Il a inventé la verbalisation du quotidien, la mise en place d'un ensemble de textes qui vont repérer le sensible ordinaire et presque l'épuiser: Tentative d'épuisement d'un lieu parisien.

« Classant le monde pour le comprendre à sa manière, Georges Perec n’a cessé de bouleverser les conventions du sensible et les hiérarchies établies. Son regard confère à la banalité, aux êtres et aux choses de tous les jours, une densité inattendue qui nous trouble et nous émerveille. » (Maurice Olender, présentation du recueil de textes de Perec Penser/classer, Hachette, coll. Textes du 20e siècle, 1985)

« Apprivoiser la banalité journalière pour en faire, par la grâce du jeu, le matériau d’une poésie du prosaïque » (C. Burgelin, Georges Perec, éd. Seuil, coll. Les Contemporains, 1988, p. 37)

L'OuLiPo est-il selon vous une famille littéraire importante ?

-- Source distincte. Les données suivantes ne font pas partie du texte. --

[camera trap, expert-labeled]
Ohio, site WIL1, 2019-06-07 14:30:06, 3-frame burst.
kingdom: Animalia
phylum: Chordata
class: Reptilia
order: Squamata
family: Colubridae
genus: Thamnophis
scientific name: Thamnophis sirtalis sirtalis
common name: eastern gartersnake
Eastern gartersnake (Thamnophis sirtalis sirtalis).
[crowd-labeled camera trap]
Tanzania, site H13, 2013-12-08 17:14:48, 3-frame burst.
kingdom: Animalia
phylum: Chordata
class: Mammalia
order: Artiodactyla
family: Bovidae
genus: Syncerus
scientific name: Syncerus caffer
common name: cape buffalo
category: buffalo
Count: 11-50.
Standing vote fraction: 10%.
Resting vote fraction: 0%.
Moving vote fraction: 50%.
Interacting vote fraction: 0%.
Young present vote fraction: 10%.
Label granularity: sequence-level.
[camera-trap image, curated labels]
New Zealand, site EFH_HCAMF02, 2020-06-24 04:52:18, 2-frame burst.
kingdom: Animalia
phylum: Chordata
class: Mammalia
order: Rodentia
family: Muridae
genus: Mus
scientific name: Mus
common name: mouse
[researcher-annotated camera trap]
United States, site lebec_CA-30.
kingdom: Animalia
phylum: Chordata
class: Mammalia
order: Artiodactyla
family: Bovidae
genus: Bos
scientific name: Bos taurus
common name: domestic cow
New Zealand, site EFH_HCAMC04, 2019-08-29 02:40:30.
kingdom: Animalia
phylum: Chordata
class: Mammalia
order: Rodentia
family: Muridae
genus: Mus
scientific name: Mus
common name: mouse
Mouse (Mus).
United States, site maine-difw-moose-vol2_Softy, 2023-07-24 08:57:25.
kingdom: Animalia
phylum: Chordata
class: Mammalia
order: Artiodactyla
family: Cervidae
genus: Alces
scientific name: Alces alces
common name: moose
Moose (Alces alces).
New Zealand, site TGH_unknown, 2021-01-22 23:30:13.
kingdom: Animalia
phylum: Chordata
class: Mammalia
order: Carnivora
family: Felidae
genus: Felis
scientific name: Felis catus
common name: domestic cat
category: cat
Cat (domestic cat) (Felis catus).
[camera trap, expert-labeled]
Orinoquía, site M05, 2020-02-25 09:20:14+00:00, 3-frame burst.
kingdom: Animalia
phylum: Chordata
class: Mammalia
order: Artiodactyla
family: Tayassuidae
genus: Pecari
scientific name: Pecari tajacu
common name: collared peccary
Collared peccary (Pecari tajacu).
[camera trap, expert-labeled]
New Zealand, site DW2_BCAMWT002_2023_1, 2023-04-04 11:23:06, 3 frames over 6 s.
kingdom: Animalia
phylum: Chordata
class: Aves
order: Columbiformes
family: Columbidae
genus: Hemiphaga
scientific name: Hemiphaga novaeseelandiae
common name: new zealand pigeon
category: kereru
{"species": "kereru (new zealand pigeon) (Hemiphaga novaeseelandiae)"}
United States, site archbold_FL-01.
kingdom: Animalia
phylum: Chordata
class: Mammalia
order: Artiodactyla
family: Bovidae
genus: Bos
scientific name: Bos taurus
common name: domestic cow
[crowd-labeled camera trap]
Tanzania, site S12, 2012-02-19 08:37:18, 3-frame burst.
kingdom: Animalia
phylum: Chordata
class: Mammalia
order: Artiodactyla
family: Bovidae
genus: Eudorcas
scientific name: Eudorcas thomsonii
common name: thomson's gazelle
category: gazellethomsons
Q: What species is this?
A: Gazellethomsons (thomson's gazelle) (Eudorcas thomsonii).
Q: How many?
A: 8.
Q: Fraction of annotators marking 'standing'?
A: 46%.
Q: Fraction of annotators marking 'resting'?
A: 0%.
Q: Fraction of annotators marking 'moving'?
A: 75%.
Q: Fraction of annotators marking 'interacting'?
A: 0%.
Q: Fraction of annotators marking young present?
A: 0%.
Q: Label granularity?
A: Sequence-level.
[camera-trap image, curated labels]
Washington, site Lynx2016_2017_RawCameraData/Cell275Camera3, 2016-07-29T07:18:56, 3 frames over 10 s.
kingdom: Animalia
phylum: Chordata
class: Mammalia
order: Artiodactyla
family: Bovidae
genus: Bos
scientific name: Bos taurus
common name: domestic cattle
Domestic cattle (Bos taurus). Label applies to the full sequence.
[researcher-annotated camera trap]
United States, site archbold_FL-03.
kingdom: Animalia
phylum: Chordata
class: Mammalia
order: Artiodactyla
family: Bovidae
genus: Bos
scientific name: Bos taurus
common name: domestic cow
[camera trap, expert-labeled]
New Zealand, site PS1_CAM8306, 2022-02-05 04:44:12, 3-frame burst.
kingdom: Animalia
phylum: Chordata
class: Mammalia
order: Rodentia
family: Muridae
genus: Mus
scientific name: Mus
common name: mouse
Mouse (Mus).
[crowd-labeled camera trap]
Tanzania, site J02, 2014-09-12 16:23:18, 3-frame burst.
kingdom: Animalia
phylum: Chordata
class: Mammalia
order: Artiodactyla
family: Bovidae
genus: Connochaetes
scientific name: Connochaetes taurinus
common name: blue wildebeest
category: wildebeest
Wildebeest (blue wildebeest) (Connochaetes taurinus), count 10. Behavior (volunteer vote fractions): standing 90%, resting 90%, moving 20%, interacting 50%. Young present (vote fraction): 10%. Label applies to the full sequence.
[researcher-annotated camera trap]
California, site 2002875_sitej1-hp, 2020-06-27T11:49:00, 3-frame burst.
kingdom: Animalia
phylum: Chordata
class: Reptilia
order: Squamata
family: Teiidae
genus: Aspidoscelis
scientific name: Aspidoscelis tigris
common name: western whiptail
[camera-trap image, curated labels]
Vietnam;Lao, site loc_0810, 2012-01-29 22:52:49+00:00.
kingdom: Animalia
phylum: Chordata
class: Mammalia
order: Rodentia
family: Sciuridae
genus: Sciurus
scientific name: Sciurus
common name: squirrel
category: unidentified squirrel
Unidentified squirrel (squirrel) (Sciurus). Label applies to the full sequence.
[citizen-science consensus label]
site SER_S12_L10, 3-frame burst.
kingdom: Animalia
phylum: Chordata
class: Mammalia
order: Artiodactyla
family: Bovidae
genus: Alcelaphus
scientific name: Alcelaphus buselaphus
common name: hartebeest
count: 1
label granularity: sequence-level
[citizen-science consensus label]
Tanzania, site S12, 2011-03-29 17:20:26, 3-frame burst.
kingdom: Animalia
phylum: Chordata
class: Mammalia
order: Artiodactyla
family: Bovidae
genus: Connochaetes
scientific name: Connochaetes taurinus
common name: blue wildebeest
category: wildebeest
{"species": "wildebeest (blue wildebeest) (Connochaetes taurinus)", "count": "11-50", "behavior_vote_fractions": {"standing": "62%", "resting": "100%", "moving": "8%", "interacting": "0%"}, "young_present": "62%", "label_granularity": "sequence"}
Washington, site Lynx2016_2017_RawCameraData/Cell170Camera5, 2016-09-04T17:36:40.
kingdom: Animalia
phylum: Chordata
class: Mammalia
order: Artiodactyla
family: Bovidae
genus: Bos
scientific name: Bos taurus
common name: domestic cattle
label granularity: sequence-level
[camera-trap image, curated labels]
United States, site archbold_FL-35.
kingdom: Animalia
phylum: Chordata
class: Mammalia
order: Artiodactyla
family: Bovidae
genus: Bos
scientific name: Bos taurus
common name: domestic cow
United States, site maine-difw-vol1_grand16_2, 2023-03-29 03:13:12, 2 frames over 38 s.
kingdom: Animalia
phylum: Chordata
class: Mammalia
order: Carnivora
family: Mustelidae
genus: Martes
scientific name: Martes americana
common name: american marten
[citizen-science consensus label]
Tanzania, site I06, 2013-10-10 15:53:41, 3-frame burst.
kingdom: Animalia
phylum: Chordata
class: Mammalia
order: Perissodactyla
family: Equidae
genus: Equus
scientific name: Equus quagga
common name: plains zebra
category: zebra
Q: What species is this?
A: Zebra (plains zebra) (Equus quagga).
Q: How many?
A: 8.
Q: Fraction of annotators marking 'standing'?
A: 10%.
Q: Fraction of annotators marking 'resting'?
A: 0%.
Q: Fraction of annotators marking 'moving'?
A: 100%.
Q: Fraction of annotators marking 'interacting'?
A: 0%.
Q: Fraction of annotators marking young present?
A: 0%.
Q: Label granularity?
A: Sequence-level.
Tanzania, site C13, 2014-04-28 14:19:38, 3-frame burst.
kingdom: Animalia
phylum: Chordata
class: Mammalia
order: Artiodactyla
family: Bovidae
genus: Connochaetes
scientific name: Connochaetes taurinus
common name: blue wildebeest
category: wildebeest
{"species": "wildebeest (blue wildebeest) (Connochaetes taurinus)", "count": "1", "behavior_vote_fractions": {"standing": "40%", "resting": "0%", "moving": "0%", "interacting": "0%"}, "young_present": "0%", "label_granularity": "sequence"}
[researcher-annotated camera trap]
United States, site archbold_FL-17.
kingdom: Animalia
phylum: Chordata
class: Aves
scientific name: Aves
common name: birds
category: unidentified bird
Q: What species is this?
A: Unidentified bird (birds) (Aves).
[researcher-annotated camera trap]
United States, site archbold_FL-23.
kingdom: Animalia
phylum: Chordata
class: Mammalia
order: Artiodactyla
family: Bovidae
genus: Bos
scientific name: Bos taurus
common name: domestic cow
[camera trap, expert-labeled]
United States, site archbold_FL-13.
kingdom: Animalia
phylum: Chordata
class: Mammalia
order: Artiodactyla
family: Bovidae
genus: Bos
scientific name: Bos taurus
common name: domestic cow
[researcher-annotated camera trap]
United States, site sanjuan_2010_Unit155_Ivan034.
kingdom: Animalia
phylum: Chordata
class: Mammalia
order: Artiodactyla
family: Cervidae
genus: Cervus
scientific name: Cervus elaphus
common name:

Je crois que oui. Cela n'a pas produit d'œuvres majeures, mais a fait réfléchir au langage comme matériau à malaxer, etc. En outre, comme dans le surréalisme, les oulipiens ont voulu que l'écriture puisse être vécue par tous, faite par tous. Nul besoin d'inspiration, le jeu et les contraintes y suppléaient.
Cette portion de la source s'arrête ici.